Aus looks at opt-out for national EPR
- 25 July 2014
Australia is to consider moving to an opt-out approach to for its Personally Controlled eHealth Record scheme, according to the country’s top health chief information officer.
The data sharing project, which is currently opt-in, began in July 2012 when patients could register to get access to their own health records.
The Australian government has spent more than £550m on the scheme since it began, but uptake has been slow. In its first year, fewer than 5,000 individual providers and 400,000 people signed up.
Paul Madden, chief information and knowledge officer at Australia’s department of health, told a round table meeting in Glasgow this week that the current opt-in system had attracted 1.8m consumers out of a total population of 23m.
Madden explained that the original plan for an opt-out scheme was rejected after lobbying by groups concerned about privacy but there was a commitment to reconsider after two years.
The record is patient controlled with opportunities for inputs and for patients to control who has access to their record.

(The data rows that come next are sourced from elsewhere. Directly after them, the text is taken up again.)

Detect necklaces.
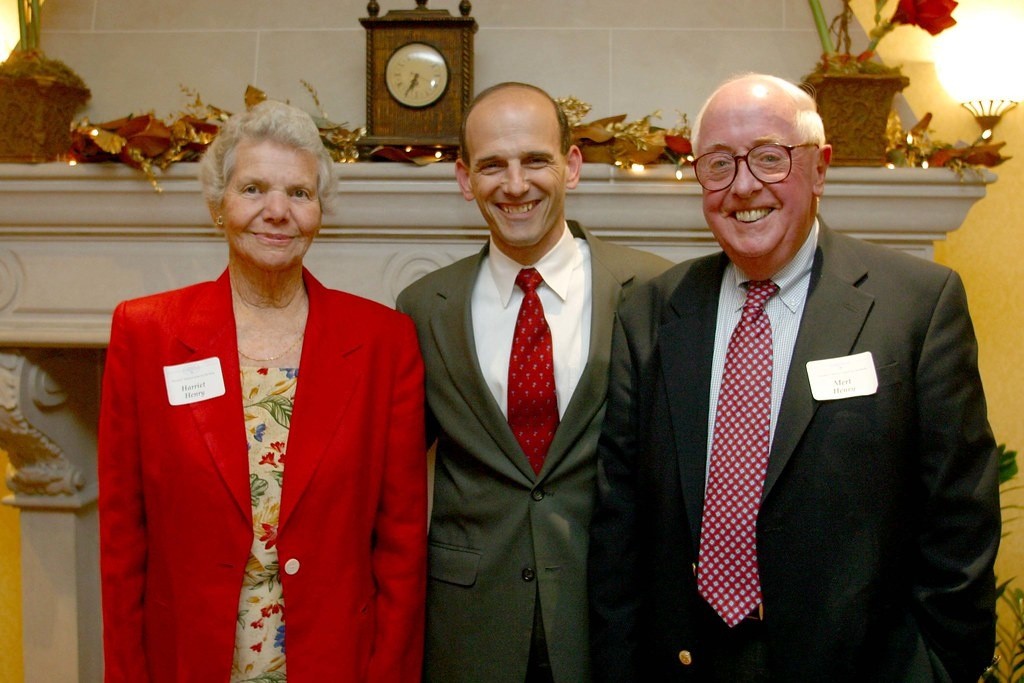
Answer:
[236,335,308,363]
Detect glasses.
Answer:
[689,142,819,192]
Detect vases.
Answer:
[801,72,910,167]
[0,75,91,163]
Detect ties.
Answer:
[507,268,561,481]
[696,277,780,629]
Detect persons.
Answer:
[394,81,681,683]
[582,76,1003,683]
[97,98,431,683]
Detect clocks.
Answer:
[356,0,480,145]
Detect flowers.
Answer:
[806,0,958,73]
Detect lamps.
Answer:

Madden said a review in September 2013 found that GPs were reluctant to get involved in a system where the take-up was not great; 50% of pharmacies had registered to use the record and the number was rising; 50% of public hospitals had registered and there was growing interest from specialists and allied health professionals.
But the challenge of reaping near-term benefits and demonstrating ‘meaningful use’ remained, he said.
Other experience of using the record showed information management was an issue and there was a need for new management tools to cope with more users and more records. An opt-out approach would send numbers through the roof.
In discussion with the audience, Madden said the record needed to viewed not as a “new facet, but as part-and-parcel of what we are doing. E-health is an artificial construct in the health agenda.”
The session was part of a digital health round table sponsored by system supplier, TPP, at the British Business House set up for the Commonwealth Games.